91G vs 890A
Fire Control Repairer (USA) vs Ammunition Warrant Officer (USA)
Same green uniform, different buildings, same parking lot argument about who actually works harder. The debate predates both MOS codes.
Two truths from the same military. Truth one, courtesy of 91G: the technical work involves optics alignment, electronic component troubleshooting, computer calibration, and sensor maintenance — a combination of precision mechanical work and electronics troubleshooting that is more sophisticated than most Army maintenance. Truth two, courtesy of 890A: you will know more about propellants, fuzes, ammunition compatibility, and storage requirements than virtually anyone in the Army, and that knowledge is non-trivial to acquire. Both verified. Both real. Both coexisting in the same organizational chart without any apparent awareness of each other. Same Commander-in-Chief, different everything else between the oath and the DD-214.
After the Uniform
The part the recruiter skips: what each job actually translates to once you're a civilian — and what it pays.
Salary data from the U.S. Bureau of Labor Statistics Occupational Employment and Wage Statistics program. A guide, not a guarantee.
Recruiter vs. Reality
The pitch versus what people who actually did the job report back.
“You'll maintain the fire control systems that make Army weapons accurate — gun sights, targeting computers, thermal imaging systems, and laser rangefinders on tanks, IFVs, and crew-served weapons. Fire control systems require precision maintenance and calibration that tolerates no error — a standard that develops technical discipline the civilian sector values. Defense contractors who support fire control systems on contract with the Army, Raytheon, BAE, and General Dynamics all employ 91G veterans for depot-level repair and field service representative positions. Precision optics and electro-optical systems maintenance is a civilian career field in its own right.”
Fire control systems are what make weapons accurate: the thermal sights, ballistic computers, laser rangefinders, and targeting systems on Abrams tanks, Bradley IFVs, and other weapon platforms. When fire control fails, the weapon can't shoot accurately, which makes your maintenance work operationally critical and your SFC's demeanor highly focused. The technical work involves optics alignment, electronic component troubleshooting, computer calibration, and sensor maintenance — a combination of precision mechanical work and electronics troubleshooting that is more sophisticated than most Army maintenance. Your TMs are dense and your calibration standards are tight because the tolerances on fire control systems are set by physics and ballistics, not by whoever was available to write the maintenance standard. Defense contractors who build these systems — BAE Systems, Elbit Systems, DRS Technologies, General Dynamics — need people who understand them from the user and maintainer side. The transition to defense contractor field service representative, technical advisor, or systems maintenance roles is direct. Your electronics troubleshooting background also supports broader defense electronics and government contractor careers.

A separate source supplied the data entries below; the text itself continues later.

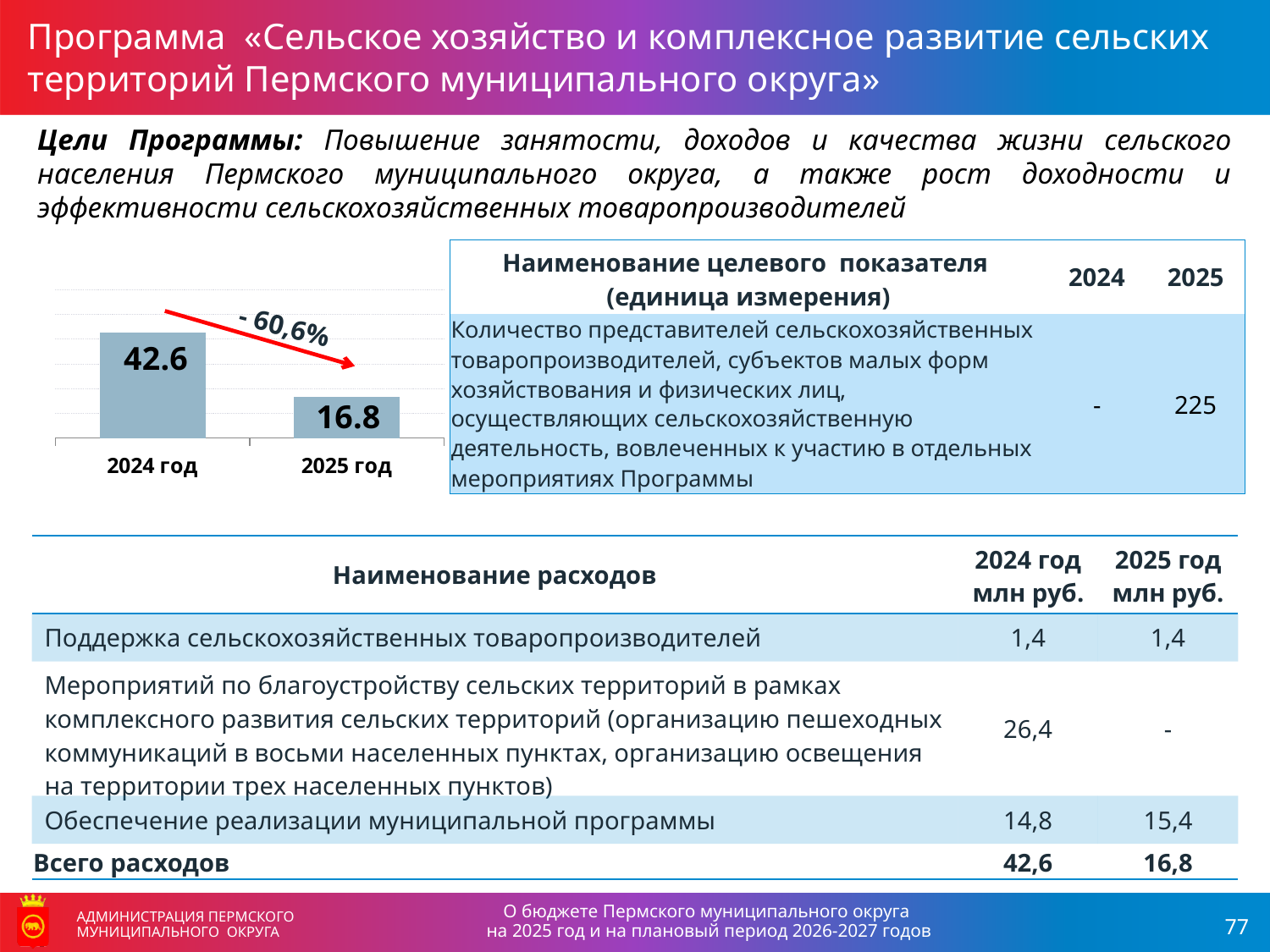
What kind of chart is shown on the left of the slide? Bar chart What is the difference between the values for 2024 год and 2025 год in the bar chart? 25.8 What is the value for 2025 год in the bar chart? 16.8 Which is larger in the bar chart, the value for 2024 год or for 2025 год? 2024 год What percentage change is annotated on the arrow in the bar chart? - 60,6% What colour are the bars in the bar chart? Grey-blue Which year has the highest value in the bar chart? 2024 год Which year has the lowest value in the bar chart? 2025 год Do the values in the bar chart rise or fall from 2024 год to 2025 год? Fall How many bars are shown in the bar chart? 2 What is the value for 2024 год in the bar chart? 42.6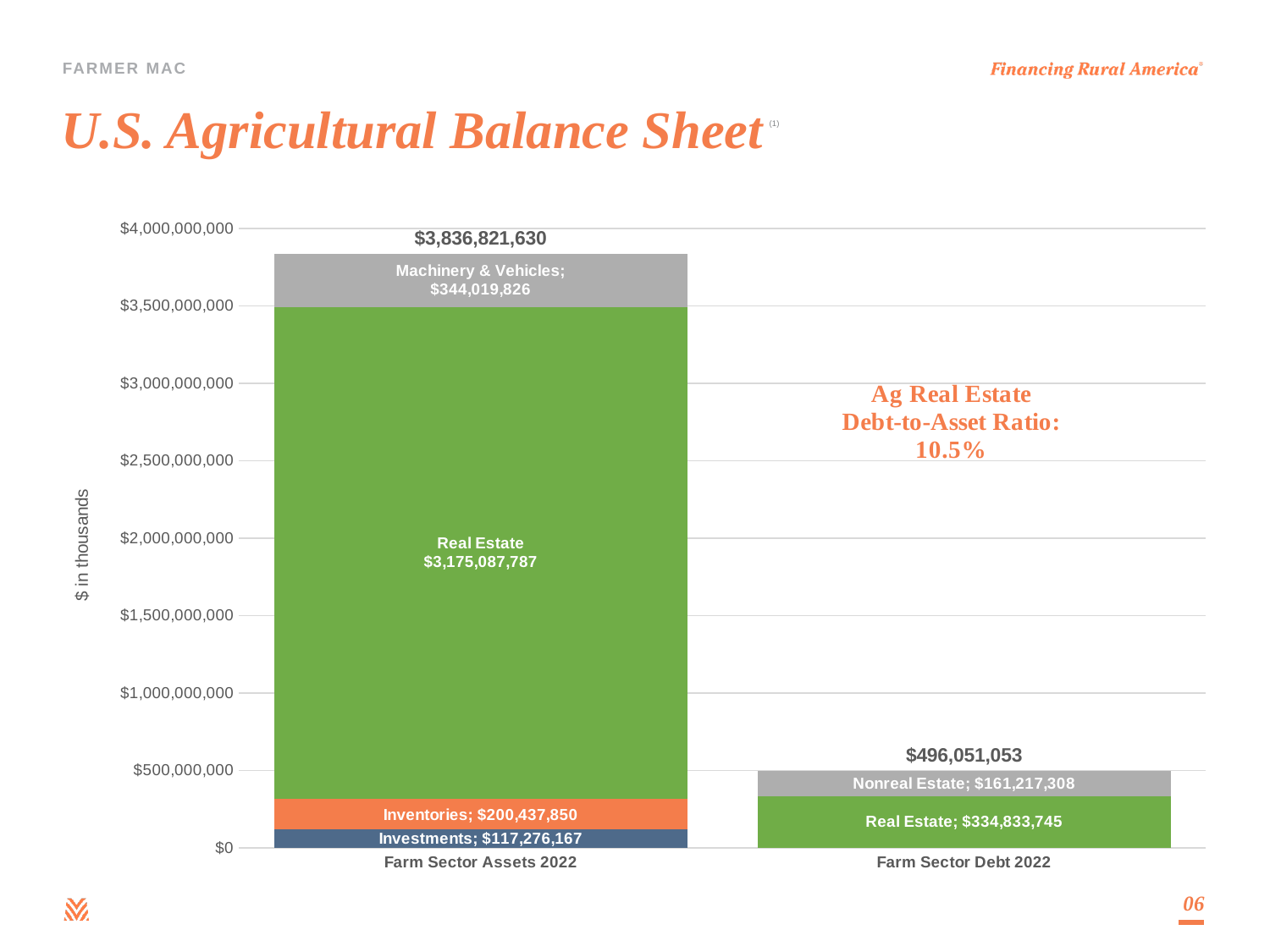
What is the Investments value within Farm Sector Assets 2022? $117,276,167 What is the difference between the Real Estate and Nonreal Estate segments of Farm Sector Debt 2022? $173,616,437 Which segment of the Farm Sector Assets 2022 bar is the largest? Real Estate What is the total value of the Farm Sector Assets 2022 bar? $3,836,821,630 What is the Ag Real Estate Debt-to-Asset Ratio shown on the chart? 10.5% What is the Nonreal Estate value within Farm Sector Debt 2022? $161,217,308 Which is larger: Machinery & Vehicles in Farm Sector Assets 2022 or Real Estate in Farm Sector Debt 2022? Machinery & Vehicles in Farm Sector Assets 2022 What is the total value of the Farm Sector Debt 2022 bar? $496,051,053 How many bars (categories) are shown on the x axis? 2 Which segment of the Farm Sector Assets 2022 bar is the smallest? Investments What is the Real Estate value within Farm Sector Assets 2022? $3,175,087,787 What is the Machinery & Vehicles value within Farm Sector Assets 2022? $344,019,826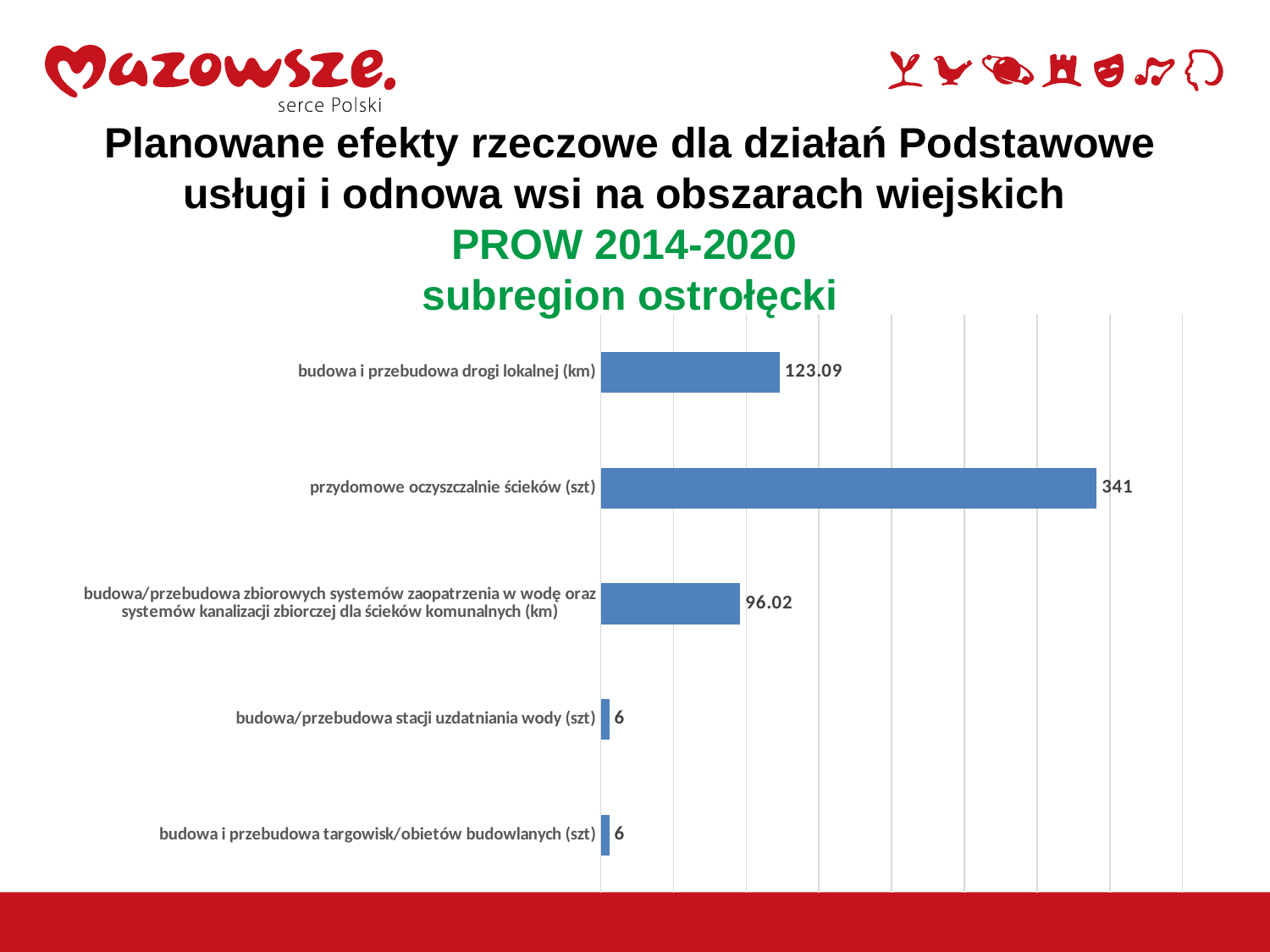
What is the value for 'budowa/przebudowa stacji uzdatniania wody (szt)'? 6 What colour are the bars in the chart? blue What is the difference between the value for 'budowa i przebudowa drogi lokalnej (km)' and the value for 'budowa/przebudowa zbiorowych systemów zaopatrzenia w wodę oraz systemów kanalizacji zbiorczej dla ścieków komunalnych (km)'? 27.07 What kind of chart is shown on the slide? bar chart What is the value for 'budowa/przebudowa zbiorowych systemów zaopatrzenia w wodę oraz systemów kanalizacji zbiorczej dla ścieków komunalnych (km)'? 96.02 What is the difference between the value for 'przydomowe oczyszczalnie ścieków (szt)' and the value for 'budowa i przebudowa drogi lokalnej (km)'? 217.91 What is the value for 'przydomowe oczyszczalnie ścieków (szt)'? 341 Which is larger: the value for 'budowa i przebudowa drogi lokalnej (km)' or the value for 'budowa/przebudowa zbiorowych systemów zaopatrzenia w wodę oraz systemów kanalizacji zbiorczej dla ścieków komunalnych (km)'? budowa i przebudowa drogi lokalnej (km) Which category has the highest value? przydomowe oczyszczalnie ścieków (szt) How many categories are shown in the chart? 5 What is the value for 'budowa i przebudowa targowisk/obietów budowlanych (szt)'? 6 What is the value for 'budowa i przebudowa drogi lokalnej (km)'? 123.09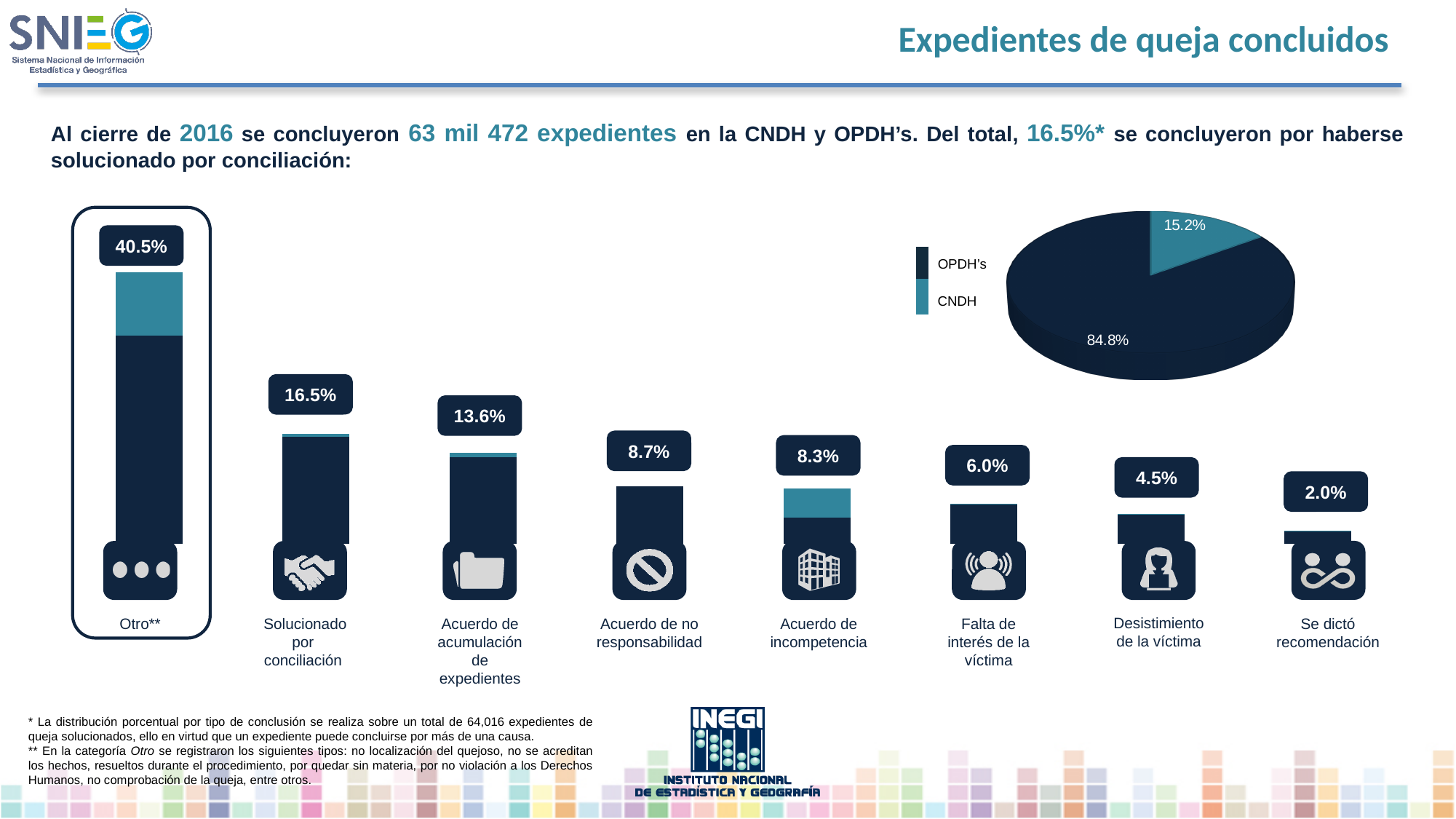
How many entries does the legend of the pie chart list? 2 In the bar chart, which is larger: 'Falta de interés de la víctima' or 'Desistimiento de la víctima'? Falta de interés de la víctima In the bar chart, what percentage is shown for 'Otro**'? 40.5% In the bar chart, what percentage is shown for 'Acuerdo de incompetencia'? 8.3% In the pie chart, what share is shown for OPDH's? 84.8% In the bar chart, what percentage is shown for 'Solucionado por conciliación'? 16.5% In the bar chart, which category has the highest percentage? Otro** Do the values in the bar chart rise or fall from left to right? fall In the bar chart, what is the difference between 'Acuerdo de acumulación de expedientes' and 'Acuerdo de no responsabilidad'? 4.9% In the pie chart, what share is shown for CNDH? 15.2% How many categories does the bar chart show? 8 In the bar chart, which category has the lowest percentage? Se dictó recomendación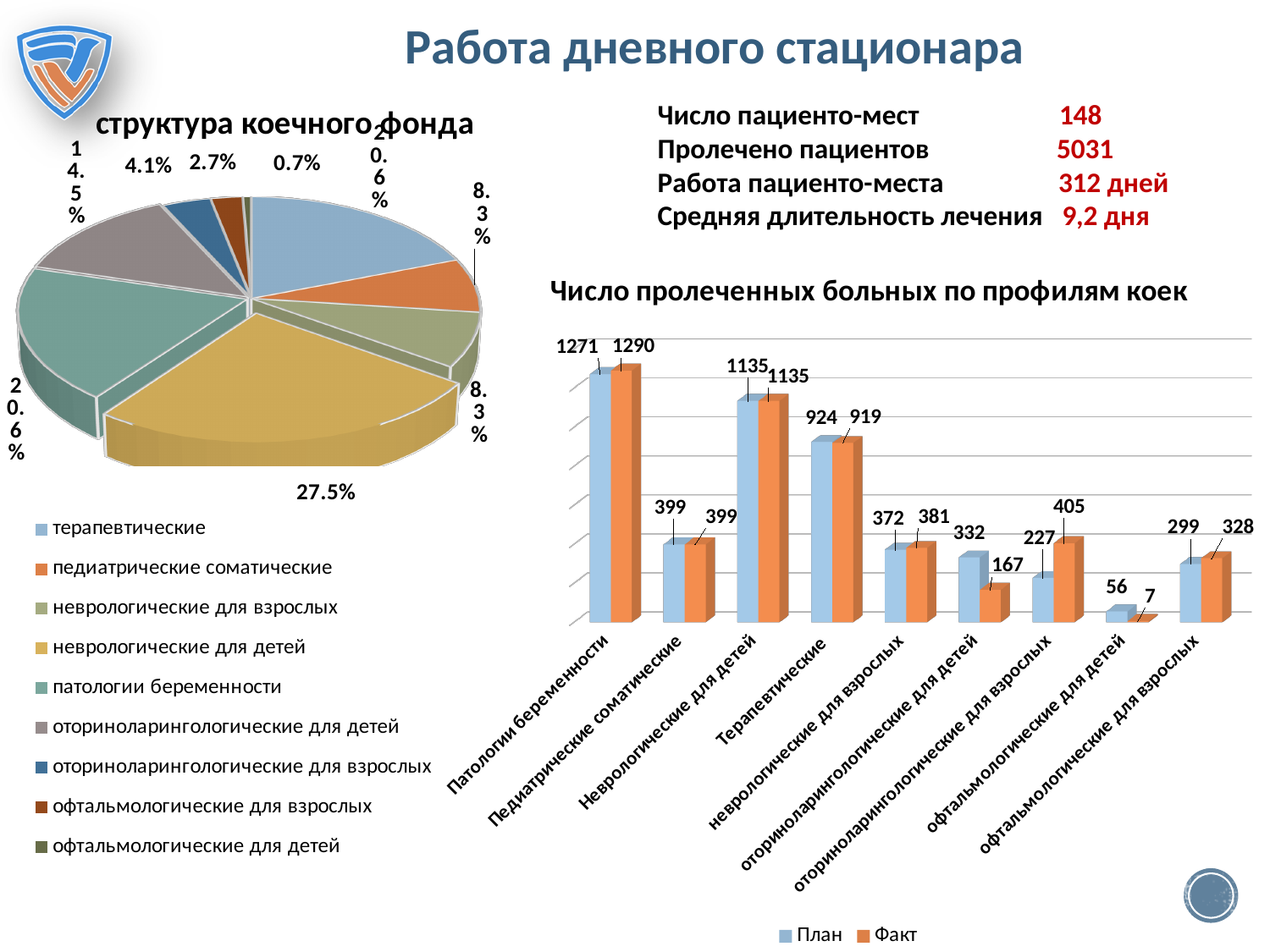
How many categories does the legend of the pie chart 'структура коечного фонда' list? 9 In the pie chart 'структура коечного фонда', what share do неврологические для детей have? 27.5% How many series does the legend of the chart 'Число пролеченных больных по профилям коек' list? 2 In the chart 'Число пролеченных больных по профилям коек', which category has the highest План value? Патологии беременности In the chart 'Число пролеченных больных по профилям коек', what is the План value for оториноларингологические для детей? 332 In the chart 'Число пролеченных больных по профилям коек', what is the Факт value for Патологии беременности? 1290 How many categories are shown on the x axis of the chart 'Число пролеченных больных по профилям коек'? 9 What kind of chart is 'Число пролеченных больных по профилям коек'? bar chart In the chart 'Число пролеченных больных по профилям коек', which is larger for Терапевтические: План or Факт? План In the pie chart 'структура коечного фонда', which category has the largest slice? неврологические для детей In the chart 'Число пролеченных больных по профилям коек', which category has the lowest Факт value? офтальмологические для детей In the chart 'Число пролеченных больных по профилям коек', what is the difference between the Факт and План values for оториноларингологические для взрослых? 178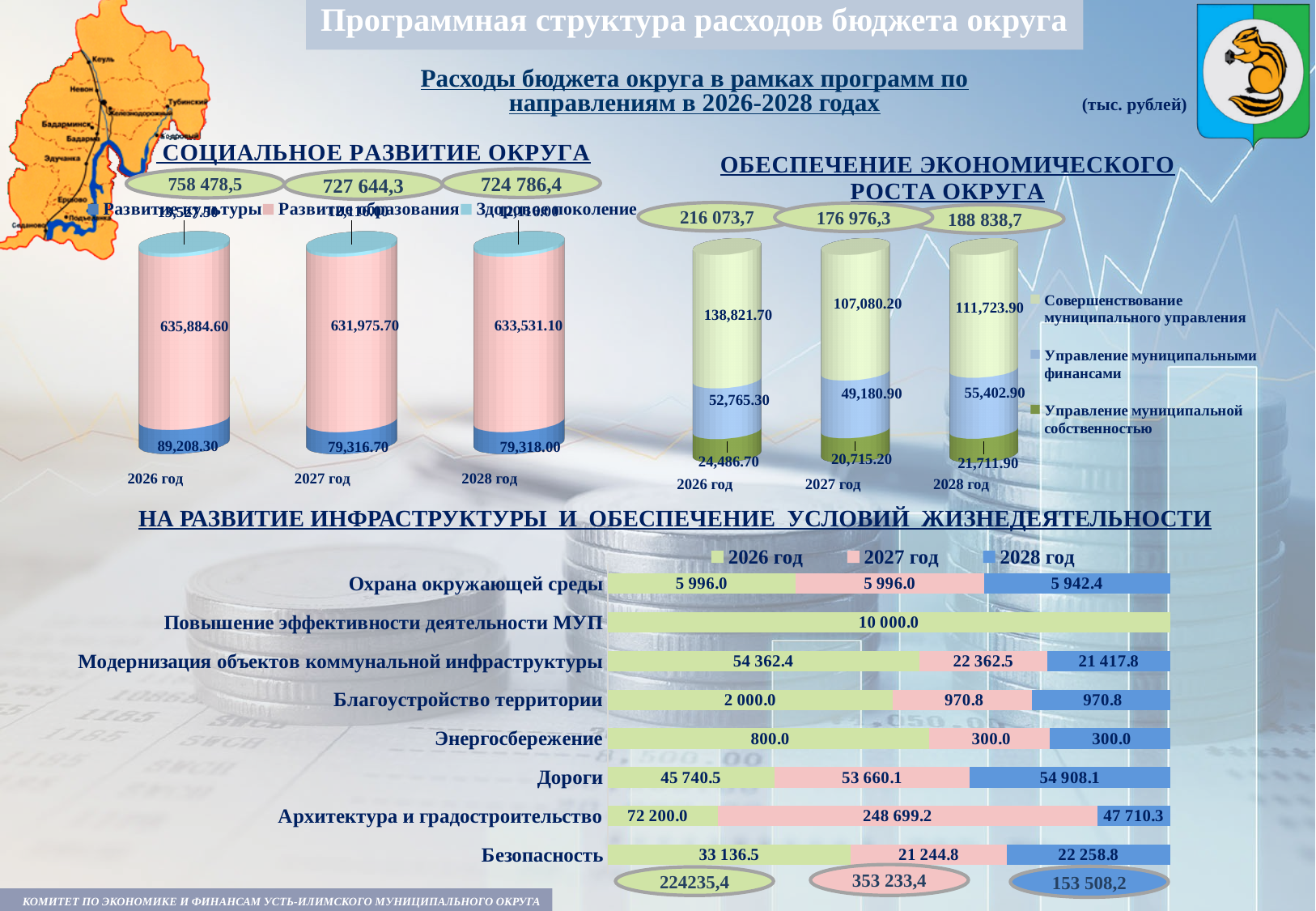
On the 'СОЦИАЛЬНОЕ РАЗВИТИЕ ОКРУГА' chart, what is the value for Развитие образования in 2026 год? 635,884.60 On the 'ОБЕСПЕЧЕНИЕ ЭКОНОМИЧЕСКОГО РОСТА ОКРУГА' chart, which year has the lowest value for Совершенствование муниципального управления? 2027 год On the 'НА РАЗВИТИЕ ИНФРАСТРУКТУРЫ И ОБЕСПЕЧЕНИЕ УСЛОВИЙ ЖИЗНЕДЕЯТЕЛЬНОСТИ' chart, how many categories are shown? 8 On the 'ОБЕСПЕЧЕНИЕ ЭКОНОМИЧЕСКОГО РОСТА ОКРУГА' chart, what is the value for Управление муниципальными финансами in 2028 год? 55,402.90 On the 'НА РАЗВИТИЕ ИНФРАСТРУКТУРЫ И ОБЕСПЕЧЕНИЕ УСЛОВИЙ ЖИЗНЕДЕЯТЕЛЬНОСТИ' chart, which category has the highest value for 2027 год? Архитектура и градостроительство On the 'ОБЕСПЕЧЕНИЕ ЭКОНОМИЧЕСКОГО РОСТА ОКРУГА' chart, what is the difference between the Управление муниципальной собственностью values for 2026 год and 2027 год? 3,771.50 On the 'НА РАЗВИТИЕ ИНФРАСТРУКТУРЫ И ОБЕСПЕЧЕНИЕ УСЛОВИЙ ЖИЗНЕДЕЯТЕЛЬНОСТИ' chart, which is larger for Модернизация объектов коммунальной инфраструктуры: 2026 год or 2027 год? 2026 год What kind of chart is the 'НА РАЗВИТИЕ ИНФРАСТРУКТУРЫ И ОБЕСПЕЧЕНИЕ УСЛОВИЙ ЖИЗНЕДЕЯТЕЛЬНОСТИ' chart? Stacked horizontal bar chart On the 'СОЦИАЛЬНОЕ РАЗВИТИЕ ОКРУГА' chart, what is the value for Развитие культуры in 2027 год? 79,316.70 On the 'ОБЕСПЕЧЕНИЕ ЭКОНОМИЧЕСКОГО РОСТА ОКРУГА' chart, what is the total shown for 2026 год? 216 073,7 On the 'СОЦИАЛЬНОЕ РАЗВИТИЕ ОКРУГА' chart, how many series does the legend list? 3 On the 'НА РАЗВИТИЕ ИНФРАСТРУКТУРЫ И ОБЕСПЕЧЕНИЕ УСЛОВИЙ ЖИЗНЕДЕЯТЕЛЬНОСТИ' chart, what is the value for Дороги in 2028 год? 54 908.1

“You'll be the Army's ammunition technical expert — the warrant officer who ensures that conventional ammunition is properly stored, maintained, inspected, and accounted for from depot to firing point. Ammunition technical work requires the kind of meticulous safety consciousness and regulatory knowledge that most technical fields only approximate, because the consequences of failure are not rework — they are fatalities. Defense contractor positions supporting Army ammunition programs, depot operations, and range safety management actively recruit 890As. ATK, General Dynamics, and BAE Systems all have persistent demand for ammunition technical expertise with Army operational experience.”
The 890A warrant is the explosives technical expert that the Army's ammunition enterprise runs on — from basic load management to theater ammunition management offices to the most complex demilitarization and disposal operations. You will know more about propellants, fuzes, ammunition compatibility, and storage requirements than virtually anyone in the Army, and that knowledge is non-trivial to acquire. The hazardous materials aspect is real: ammunition work has killed people and the safety requirements are not bureaucratic overcorrection, they are lessons written in blood. The career can take you from ammunition supply points to EOD-adjacent technical support to theater-level ammunition management at the OIC level. The civilian hazardous materials, explosives, and safety management industries value this background significantly. ATF, FBI, and civilian law enforcement have appetite for ammunition technical expertise. The career tends to attract a specific personality — methodical, detail-oriented, not prone to cowboy improvisation — and that culture self-reinforces over time.